Thanks guys  I've been watching more videos on Youtube of people handling them, cleaning their bins, etc. They're not so bad I guess...but I'm definitely going to use tongs for awhile until I get more used to them and then I'll work on getting used to handling them. 

As for what freaks me out about them, it's really the males...they're so creepy to me XD. The females are fine because I can agree that do look like big sow bugs lol

Thanks for the advice again and I definitely look forward to seeing how the process goes 

"dubias are more like cows or pigs next to the crickets, which are more like wolves or hyenas. o.o"

LOL everytime I see a cricket for now on, I'm going to think of them as Hyenas with turbo speed xD


----------



## HeatherN (Sep 6, 2012)

theyre definitely stinky enough to be hyenas.


----------



## Skeetzy (Sep 6, 2012)

My tote doesn't really smell, and it's overcrowded and long overdue for a cleaning. But every time it needs cleaning I've just been upgrading tote size. Just got done setting up a 36 gallon one. 

Honestly, I HATE bugs. Despise them. I had dubias for almost 6 months before I actually touched one.

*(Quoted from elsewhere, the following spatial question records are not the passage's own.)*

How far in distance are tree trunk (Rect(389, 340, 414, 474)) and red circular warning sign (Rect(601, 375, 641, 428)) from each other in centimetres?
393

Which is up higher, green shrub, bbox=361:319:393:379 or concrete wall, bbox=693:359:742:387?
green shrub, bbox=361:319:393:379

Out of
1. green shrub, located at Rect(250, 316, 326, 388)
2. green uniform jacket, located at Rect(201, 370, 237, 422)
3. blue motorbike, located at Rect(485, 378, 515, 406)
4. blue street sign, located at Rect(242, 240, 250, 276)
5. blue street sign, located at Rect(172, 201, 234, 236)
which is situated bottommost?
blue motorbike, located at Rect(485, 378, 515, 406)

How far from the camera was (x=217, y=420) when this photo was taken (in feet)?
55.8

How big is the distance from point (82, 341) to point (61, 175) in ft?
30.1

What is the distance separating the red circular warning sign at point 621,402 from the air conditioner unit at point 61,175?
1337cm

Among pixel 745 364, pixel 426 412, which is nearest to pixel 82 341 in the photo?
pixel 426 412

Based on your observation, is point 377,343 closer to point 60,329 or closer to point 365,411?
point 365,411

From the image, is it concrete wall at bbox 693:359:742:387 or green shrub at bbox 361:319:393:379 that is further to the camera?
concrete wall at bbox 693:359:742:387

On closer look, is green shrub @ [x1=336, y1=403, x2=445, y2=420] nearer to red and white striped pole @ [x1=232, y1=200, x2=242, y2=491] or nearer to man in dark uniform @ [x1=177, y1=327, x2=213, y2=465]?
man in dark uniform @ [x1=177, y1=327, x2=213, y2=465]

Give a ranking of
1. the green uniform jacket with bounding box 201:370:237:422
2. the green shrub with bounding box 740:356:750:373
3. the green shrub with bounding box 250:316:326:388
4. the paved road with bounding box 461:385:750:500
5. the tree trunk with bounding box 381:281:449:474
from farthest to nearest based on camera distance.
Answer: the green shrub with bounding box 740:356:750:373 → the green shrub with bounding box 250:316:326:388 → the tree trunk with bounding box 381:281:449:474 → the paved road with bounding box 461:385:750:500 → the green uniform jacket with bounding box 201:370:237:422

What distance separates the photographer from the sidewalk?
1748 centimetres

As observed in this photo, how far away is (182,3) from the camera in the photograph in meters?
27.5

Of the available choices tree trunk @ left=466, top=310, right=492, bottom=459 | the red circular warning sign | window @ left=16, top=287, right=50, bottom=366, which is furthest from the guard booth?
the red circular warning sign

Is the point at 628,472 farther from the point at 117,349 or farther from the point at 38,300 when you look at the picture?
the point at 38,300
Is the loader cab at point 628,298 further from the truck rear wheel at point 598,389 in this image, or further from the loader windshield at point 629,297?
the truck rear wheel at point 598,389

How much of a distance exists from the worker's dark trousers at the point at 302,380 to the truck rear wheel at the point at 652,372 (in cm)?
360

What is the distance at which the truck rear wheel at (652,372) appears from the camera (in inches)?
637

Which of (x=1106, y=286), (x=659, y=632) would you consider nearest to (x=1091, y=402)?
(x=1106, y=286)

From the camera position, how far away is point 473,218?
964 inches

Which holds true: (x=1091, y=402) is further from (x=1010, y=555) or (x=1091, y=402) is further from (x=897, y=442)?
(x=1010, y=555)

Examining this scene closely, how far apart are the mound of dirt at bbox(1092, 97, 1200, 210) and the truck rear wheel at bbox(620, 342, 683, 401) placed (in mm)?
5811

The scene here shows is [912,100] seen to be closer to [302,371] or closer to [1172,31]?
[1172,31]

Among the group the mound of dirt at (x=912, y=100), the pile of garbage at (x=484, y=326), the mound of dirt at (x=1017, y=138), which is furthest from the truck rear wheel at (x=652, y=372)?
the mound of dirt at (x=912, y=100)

My local breeder of them, who happens to be a close friend now, bribed me with 25 adult females to send him a pic of me holding one. Ever since then it's be easy going. They really aren't bad. I use those latex free gloves you see people use in the food business whenever I grab them though. My beardie doesn't get food aggressive till he sees the gloves, it's kind of funny. I had a savannah monitor for a little that was the same way. 

I suggest staying away from the males if you're freaked out. They're just too fast to handle. I still hate picking those guys up to this day. But with gloves on its not too bad. Can't really feel the creepy crawly-ness they give off hahah


----------



## larissalurid (Oct 19, 2012)

They can't climb smooth vertical surfaces like hissers can, so don't worry about any climbing out to escape.


----------



## k1ngph1l (Oct 19, 2012)

larissalurid said:


> They can't climb smooth vertical surfaces like hissers can, so don't worry about any climbing out to escape.



They actually suck at climbing and breed extremely fast. Just throw in some Dog food and water crystals and youre good to go. I spoke to the guy that owns a Dubia breeding business and he basically said if they get out they will die within a few days.


----------



## Neeko (Oct 29, 2012)

The fact your saving money makes me feel great, the best breeding pet I've ever had Lol, bad climbers, don't bite, will die in lower temps. Oh Yeah the won't fly! And your feeding them a diet Not then eating trash and being gross.


----------



## Skeetzy (Oct 30, 2012)

They don't fly, but they do flutter/hover. The adult males anyways. And they can flutter a good distance. My friend who breeds them for a living has seen males flutter across his whole kitchen. They can't gain altitude though. 

I'm probably one of the few that keeps them in their bedroom, but on some nights I can hear the males flutter across the tote into the side. I've watched them through the screen top too. It's pretty funny to witness.


----------